━━ 抜粋

せっかくなので Documenter.jl の日本語翻訳版も置いておくね.

以上

ありがとうございました.

Appendix

@switchlang! macro の実装

"""
    @switchlang!(lang)

Modify Docs.parsedoc(d::DocStr) to insert translation engine.
"""
macro switchlang!(lang)
    @eval function Docs.parsedoc(d::DocStr)
        if d.object === nothing
            md = Docs.formatdoc(d)
            md.meta[:module] = d.data[:module]
            md.meta[:path] = d.data[:path]
            d.object = md
        end
        cache_original(d.object)
        hash = hashmd(d.object)
        if istranslated(d.object)
            transmd = load_translation(hash)
            return transmd
        else
            transmd = translate_docstring_with_openai(d.object)
            cache_translation(hash, transmd)
            return transmd
        end
    end

    # Overrides Page constructor to hack Documenter to translate docstrings
    @eval function Documenter.Page(
        source::AbstractString,
        build::AbstractString,
        workdir::AbstractString,
    )

━━━━

▶ 練習問題:
#1 抜粋の @switchlang! マクロのドキュメント文字列によれば、このマクロが修正する関数は何か。
#2 抜粋から「transmd = load_translation(hash)」と「cache_translation(hash, transmd)」の間を、両端を含めて一字一句変えずに抜き出せ。

━━ 項目

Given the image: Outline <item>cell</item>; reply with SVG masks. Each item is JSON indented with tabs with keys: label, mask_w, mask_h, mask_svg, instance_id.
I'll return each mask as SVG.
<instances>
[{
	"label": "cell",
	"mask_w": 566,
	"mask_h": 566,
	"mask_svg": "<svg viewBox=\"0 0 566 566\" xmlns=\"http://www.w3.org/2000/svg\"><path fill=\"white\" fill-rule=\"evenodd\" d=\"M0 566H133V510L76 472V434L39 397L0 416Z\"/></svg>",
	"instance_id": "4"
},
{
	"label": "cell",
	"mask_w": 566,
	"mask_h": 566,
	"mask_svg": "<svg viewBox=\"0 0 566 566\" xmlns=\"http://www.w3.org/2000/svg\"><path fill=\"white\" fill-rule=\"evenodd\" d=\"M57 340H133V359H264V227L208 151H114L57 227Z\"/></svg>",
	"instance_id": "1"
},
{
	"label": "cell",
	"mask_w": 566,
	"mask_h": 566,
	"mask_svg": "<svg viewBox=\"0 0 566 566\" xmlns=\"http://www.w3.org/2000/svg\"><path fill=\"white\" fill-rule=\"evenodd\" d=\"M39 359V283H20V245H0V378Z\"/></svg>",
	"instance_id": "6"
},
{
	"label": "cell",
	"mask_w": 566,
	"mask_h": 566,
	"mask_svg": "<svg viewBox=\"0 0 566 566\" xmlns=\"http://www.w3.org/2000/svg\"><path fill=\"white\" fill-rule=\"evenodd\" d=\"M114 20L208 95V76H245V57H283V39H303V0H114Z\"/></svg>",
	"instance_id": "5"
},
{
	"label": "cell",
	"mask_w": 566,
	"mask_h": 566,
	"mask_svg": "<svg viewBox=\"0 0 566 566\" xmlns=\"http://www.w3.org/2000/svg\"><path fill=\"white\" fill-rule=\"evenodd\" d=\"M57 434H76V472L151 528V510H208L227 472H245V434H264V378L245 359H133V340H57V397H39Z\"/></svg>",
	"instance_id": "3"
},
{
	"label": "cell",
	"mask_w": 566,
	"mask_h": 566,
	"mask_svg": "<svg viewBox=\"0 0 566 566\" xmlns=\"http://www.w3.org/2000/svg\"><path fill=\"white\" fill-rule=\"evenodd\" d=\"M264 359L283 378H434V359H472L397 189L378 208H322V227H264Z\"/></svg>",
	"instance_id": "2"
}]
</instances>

━━━━

▶ 問題の解答:
#1 Docs.parsedoc(d::DocStr) である。

#2
transmd = load_translation(hash)
            return transmd
        else
            transmd = translate_docstring_with_openai(d.object)
            cache_translation(hash, transmd)